● Material for this exercise
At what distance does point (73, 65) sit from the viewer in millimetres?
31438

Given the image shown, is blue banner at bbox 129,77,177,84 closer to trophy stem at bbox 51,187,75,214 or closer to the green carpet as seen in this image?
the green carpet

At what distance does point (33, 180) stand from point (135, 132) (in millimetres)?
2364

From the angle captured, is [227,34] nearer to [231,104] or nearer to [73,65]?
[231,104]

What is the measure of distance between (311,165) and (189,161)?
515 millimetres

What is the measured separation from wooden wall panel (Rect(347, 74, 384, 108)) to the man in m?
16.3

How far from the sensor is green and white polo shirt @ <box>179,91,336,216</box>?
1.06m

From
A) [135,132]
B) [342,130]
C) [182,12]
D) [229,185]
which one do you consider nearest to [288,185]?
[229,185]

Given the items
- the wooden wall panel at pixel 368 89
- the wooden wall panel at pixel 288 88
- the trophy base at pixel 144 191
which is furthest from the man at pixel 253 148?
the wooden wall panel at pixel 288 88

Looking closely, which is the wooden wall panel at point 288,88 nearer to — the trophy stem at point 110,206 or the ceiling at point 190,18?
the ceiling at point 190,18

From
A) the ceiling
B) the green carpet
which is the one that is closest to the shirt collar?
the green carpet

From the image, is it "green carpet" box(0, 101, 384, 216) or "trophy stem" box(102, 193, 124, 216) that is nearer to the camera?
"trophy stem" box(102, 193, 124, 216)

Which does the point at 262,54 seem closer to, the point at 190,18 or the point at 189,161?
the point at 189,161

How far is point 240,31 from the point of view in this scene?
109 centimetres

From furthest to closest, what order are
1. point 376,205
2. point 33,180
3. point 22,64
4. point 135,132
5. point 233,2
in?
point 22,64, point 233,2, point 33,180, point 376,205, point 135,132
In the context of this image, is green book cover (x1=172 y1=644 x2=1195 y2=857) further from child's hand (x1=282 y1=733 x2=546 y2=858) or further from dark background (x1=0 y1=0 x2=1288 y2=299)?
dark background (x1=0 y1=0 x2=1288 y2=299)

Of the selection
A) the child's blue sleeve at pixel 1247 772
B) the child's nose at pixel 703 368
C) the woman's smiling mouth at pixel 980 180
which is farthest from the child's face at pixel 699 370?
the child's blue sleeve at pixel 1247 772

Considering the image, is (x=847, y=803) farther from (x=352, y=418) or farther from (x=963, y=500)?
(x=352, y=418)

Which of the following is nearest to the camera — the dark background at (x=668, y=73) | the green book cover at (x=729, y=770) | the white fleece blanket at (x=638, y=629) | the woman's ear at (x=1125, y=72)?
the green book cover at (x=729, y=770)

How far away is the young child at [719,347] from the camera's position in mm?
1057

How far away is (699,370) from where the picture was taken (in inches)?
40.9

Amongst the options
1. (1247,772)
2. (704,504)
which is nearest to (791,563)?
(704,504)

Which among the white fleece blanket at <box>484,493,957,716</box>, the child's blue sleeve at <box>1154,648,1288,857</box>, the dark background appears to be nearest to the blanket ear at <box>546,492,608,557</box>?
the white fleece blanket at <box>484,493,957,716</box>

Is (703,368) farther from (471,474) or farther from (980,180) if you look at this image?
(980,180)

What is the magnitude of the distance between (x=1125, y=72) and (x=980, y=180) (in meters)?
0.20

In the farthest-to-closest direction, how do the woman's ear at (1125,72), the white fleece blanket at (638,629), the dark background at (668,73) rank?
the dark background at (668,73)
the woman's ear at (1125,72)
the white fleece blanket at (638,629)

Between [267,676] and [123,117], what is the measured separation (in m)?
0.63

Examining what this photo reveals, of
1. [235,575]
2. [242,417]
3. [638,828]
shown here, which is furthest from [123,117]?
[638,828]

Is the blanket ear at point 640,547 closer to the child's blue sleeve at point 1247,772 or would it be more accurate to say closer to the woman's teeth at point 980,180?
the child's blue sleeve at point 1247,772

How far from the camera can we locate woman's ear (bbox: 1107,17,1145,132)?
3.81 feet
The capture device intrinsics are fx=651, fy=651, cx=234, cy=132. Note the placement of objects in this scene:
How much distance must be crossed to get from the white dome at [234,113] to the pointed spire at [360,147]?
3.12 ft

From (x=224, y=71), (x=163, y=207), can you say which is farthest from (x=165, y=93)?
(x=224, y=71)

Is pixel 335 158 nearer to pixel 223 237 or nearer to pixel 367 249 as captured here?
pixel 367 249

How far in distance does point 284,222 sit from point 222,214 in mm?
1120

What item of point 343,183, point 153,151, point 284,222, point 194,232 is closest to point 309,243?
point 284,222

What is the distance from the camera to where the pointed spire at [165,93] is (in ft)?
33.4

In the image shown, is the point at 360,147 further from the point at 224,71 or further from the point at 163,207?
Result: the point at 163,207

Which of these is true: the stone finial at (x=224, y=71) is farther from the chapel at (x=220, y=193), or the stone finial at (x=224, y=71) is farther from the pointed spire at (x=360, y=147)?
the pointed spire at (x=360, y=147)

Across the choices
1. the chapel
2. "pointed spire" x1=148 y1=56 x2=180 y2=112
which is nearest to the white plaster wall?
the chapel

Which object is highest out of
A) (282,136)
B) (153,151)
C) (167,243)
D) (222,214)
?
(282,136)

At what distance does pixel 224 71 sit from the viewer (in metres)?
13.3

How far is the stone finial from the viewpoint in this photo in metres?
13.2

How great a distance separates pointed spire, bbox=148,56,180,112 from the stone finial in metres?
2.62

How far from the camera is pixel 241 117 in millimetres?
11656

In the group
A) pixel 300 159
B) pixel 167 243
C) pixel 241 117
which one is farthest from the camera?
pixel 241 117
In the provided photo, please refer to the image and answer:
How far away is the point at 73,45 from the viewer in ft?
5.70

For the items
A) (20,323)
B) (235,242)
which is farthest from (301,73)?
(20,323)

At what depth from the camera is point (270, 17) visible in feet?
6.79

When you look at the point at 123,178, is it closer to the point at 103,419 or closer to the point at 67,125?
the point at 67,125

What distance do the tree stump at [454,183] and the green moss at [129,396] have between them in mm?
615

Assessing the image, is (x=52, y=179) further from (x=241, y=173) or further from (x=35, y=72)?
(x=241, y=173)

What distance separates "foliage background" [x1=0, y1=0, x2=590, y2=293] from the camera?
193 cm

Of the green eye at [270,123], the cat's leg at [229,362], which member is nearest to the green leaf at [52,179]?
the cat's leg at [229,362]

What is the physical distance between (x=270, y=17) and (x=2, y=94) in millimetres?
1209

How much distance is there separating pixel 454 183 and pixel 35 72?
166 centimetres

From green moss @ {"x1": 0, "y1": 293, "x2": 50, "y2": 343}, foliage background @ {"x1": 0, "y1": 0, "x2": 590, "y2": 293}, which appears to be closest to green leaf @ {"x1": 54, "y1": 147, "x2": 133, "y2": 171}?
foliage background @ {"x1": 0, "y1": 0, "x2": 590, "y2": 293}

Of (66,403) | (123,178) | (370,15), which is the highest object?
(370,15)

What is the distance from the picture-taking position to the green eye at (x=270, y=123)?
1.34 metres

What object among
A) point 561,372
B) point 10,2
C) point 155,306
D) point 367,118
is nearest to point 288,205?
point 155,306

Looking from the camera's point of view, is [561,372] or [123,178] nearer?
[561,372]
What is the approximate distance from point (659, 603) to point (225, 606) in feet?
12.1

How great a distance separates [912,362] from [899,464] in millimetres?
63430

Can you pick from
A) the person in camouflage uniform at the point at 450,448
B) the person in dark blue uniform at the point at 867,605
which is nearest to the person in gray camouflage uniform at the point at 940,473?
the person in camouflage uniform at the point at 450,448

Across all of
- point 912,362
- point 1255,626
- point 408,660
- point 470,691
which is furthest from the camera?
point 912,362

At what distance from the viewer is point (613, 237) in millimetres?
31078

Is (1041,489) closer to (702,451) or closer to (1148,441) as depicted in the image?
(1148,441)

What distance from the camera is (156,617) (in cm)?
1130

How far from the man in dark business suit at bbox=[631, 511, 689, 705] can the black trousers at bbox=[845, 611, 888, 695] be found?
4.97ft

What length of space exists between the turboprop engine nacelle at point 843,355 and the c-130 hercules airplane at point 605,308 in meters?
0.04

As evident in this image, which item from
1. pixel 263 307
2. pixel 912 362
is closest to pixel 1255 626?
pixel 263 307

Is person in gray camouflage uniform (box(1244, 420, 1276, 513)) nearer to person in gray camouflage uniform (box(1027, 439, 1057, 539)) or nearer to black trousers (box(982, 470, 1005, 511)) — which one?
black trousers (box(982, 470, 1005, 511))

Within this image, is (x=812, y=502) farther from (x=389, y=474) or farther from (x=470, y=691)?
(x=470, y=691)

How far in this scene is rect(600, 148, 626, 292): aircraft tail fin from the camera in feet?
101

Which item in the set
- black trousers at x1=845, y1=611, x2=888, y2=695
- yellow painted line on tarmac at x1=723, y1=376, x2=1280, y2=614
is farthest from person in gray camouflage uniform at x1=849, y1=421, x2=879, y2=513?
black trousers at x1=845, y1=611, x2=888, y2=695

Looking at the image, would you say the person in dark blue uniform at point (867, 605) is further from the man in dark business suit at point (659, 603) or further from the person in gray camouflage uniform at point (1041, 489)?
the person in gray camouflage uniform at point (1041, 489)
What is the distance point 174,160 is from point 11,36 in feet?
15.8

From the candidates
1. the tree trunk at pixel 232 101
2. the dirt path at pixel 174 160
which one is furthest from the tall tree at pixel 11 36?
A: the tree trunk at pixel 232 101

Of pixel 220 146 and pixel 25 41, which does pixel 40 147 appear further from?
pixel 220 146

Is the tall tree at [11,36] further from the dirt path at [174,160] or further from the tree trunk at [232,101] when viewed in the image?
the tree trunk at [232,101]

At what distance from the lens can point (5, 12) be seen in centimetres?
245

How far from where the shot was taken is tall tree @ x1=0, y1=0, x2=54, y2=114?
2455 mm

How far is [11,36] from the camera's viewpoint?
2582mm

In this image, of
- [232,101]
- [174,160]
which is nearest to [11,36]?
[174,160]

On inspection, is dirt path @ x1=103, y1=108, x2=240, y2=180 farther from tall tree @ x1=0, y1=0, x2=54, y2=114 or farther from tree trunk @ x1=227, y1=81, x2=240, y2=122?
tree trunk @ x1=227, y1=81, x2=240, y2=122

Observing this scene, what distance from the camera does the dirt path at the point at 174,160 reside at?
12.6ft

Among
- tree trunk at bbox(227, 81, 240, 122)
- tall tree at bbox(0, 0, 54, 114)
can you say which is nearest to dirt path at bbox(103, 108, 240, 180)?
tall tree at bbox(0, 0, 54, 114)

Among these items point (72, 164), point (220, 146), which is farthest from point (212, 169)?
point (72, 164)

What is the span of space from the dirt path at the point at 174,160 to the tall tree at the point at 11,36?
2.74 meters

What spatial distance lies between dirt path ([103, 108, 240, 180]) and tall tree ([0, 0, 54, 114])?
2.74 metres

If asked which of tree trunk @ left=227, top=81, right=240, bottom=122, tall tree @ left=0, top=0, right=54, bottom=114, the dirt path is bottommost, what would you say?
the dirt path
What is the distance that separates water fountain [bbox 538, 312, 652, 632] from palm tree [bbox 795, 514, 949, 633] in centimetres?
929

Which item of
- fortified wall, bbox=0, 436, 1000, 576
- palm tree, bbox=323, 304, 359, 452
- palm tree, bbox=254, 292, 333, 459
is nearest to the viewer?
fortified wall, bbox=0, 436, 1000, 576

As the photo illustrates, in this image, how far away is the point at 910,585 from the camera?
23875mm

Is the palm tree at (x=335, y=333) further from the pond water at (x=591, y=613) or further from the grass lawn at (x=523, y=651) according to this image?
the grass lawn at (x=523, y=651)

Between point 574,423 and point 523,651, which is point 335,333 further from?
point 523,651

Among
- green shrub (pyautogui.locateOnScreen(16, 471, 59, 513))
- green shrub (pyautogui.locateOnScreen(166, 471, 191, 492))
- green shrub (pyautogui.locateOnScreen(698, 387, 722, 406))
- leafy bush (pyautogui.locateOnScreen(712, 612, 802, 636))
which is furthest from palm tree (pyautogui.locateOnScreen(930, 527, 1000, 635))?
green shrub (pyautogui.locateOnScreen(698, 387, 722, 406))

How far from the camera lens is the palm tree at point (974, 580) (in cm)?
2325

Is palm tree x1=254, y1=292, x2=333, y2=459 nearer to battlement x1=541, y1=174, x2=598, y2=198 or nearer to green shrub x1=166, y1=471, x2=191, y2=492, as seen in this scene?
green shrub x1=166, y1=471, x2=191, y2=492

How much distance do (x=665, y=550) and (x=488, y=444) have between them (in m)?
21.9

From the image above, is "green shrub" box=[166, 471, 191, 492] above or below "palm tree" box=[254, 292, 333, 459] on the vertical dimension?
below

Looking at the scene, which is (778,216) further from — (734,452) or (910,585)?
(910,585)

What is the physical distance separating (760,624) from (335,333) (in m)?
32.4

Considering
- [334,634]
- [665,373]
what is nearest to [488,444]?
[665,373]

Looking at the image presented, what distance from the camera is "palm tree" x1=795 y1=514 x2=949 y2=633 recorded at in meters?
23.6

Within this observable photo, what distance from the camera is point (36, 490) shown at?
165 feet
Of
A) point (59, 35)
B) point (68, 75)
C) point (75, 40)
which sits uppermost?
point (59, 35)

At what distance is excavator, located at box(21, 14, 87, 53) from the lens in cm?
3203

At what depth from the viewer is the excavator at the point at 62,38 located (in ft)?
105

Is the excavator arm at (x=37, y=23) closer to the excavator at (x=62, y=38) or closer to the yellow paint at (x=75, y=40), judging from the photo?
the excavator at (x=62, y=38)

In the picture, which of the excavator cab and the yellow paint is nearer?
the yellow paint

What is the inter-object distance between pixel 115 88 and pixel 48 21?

● Exercise objective
Rewrite the part of the data that opens with the line containing "At what depth from the viewer" and runs through the end of the data as a JSON list of strings, one string per line, leaving out blank lines.

● Full response
[
  "At what depth from the viewer is the excavator at the point at 62,38 located (in ft)?",
  "105",
  "Is the excavator arm at (x=37, y=23) closer to the excavator at (x=62, y=38) or closer to the yellow paint at (x=75, y=40), judging from the photo?",
  "the excavator at (x=62, y=38)",
  "In the picture, which of the excavator cab and the yellow paint is nearer?",
  "the yellow paint",
  "What is the inter-object distance between pixel 115 88 and pixel 48 21?"
]